_SET PROBLEM_. From the start of the data through the line containing "4. (x=501, y=315)", replace "viewer" with "observer" and change nothing else. Leave the pictures out.

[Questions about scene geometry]
━━━━━━━━

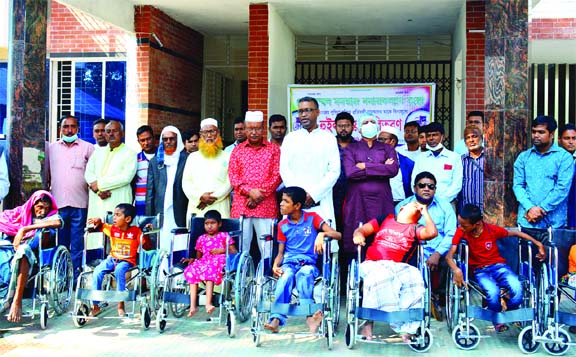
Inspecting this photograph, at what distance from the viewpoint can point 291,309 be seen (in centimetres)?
566

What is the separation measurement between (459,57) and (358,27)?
5.81 feet

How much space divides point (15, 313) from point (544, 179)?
180 inches

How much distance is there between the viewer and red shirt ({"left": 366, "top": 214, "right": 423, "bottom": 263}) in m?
5.90

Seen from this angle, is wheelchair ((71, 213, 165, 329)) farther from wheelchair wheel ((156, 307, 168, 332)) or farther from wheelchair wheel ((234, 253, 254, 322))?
wheelchair wheel ((234, 253, 254, 322))

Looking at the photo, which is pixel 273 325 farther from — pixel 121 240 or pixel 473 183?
pixel 473 183

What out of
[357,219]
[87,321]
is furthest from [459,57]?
[87,321]

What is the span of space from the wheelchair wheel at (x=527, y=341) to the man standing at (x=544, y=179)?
1195 mm

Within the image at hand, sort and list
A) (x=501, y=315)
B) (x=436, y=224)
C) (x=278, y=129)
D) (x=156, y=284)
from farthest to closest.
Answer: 1. (x=278, y=129)
2. (x=436, y=224)
3. (x=156, y=284)
4. (x=501, y=315)

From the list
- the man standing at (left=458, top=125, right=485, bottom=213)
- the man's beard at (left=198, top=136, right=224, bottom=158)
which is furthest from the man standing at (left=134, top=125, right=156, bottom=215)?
the man standing at (left=458, top=125, right=485, bottom=213)

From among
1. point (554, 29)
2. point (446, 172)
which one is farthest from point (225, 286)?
point (554, 29)

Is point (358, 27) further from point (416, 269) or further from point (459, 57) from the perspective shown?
point (416, 269)

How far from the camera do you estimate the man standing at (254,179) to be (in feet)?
23.1

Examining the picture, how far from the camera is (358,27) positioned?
1236 centimetres

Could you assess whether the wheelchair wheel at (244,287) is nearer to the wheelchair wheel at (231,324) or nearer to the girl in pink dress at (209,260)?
the wheelchair wheel at (231,324)
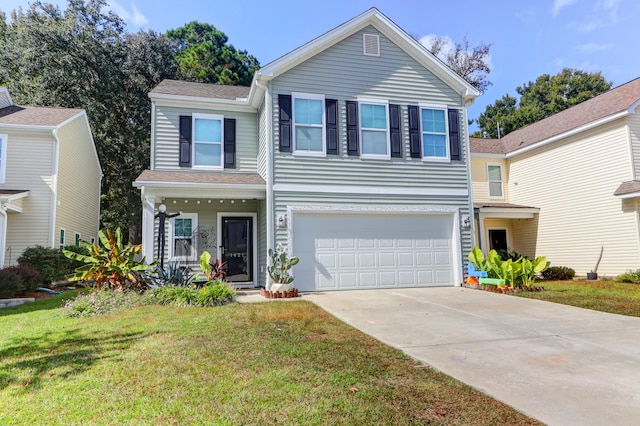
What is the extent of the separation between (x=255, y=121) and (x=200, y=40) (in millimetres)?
23089

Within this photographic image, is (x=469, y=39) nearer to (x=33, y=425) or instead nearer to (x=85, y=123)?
(x=85, y=123)

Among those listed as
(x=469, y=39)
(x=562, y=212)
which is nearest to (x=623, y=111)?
(x=562, y=212)

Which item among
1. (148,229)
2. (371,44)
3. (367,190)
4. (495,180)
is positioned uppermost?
(371,44)

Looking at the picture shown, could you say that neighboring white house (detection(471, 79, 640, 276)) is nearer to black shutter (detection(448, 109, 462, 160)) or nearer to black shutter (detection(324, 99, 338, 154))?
black shutter (detection(448, 109, 462, 160))

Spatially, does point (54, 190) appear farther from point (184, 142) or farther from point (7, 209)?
point (184, 142)

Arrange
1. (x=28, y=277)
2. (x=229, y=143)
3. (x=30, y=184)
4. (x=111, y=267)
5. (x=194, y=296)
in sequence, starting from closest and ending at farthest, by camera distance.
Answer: (x=194, y=296)
(x=111, y=267)
(x=28, y=277)
(x=229, y=143)
(x=30, y=184)

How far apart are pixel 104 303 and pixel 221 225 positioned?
15.5 ft

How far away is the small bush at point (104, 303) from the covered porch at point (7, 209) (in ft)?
17.8

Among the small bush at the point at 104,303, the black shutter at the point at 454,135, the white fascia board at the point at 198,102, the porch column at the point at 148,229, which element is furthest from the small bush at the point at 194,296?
the black shutter at the point at 454,135

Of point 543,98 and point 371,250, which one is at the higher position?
point 543,98

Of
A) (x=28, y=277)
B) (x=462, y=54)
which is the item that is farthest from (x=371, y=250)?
(x=462, y=54)

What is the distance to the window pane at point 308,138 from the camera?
424 inches

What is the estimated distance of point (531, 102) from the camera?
31.8m

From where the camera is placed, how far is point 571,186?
46.6 feet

━━━━━━━━

_TASK RESULT_.
Inspecting this photograph, at what distance from the viewpoint can point 291,309 be seen (in centimetres)?
566

What is the separation measurement between (459,57) and (358,27)?
5.81 feet

How much space divides point (15, 313) from point (544, 179)?
180 inches

How much distance is there between the observer and red shirt ({"left": 366, "top": 214, "right": 423, "bottom": 263}) in m?
5.90

Seen from this angle, is wheelchair ((71, 213, 165, 329)) farther from wheelchair wheel ((156, 307, 168, 332)) or farther from wheelchair wheel ((234, 253, 254, 322))?
wheelchair wheel ((234, 253, 254, 322))

Looking at the photo, which is pixel 273 325 farther from — pixel 121 240 or pixel 473 183?
pixel 473 183

What out of
[357,219]
[87,321]
is furthest from [459,57]?
[87,321]

What is the span of space from the wheelchair wheel at (x=527, y=341) to the man standing at (x=544, y=179)?
1195 mm

Within the image at hand, sort and list
A) (x=501, y=315)
B) (x=436, y=224)
C) (x=278, y=129)
D) (x=156, y=284)
from farthest to closest.
Answer: 1. (x=278, y=129)
2. (x=436, y=224)
3. (x=156, y=284)
4. (x=501, y=315)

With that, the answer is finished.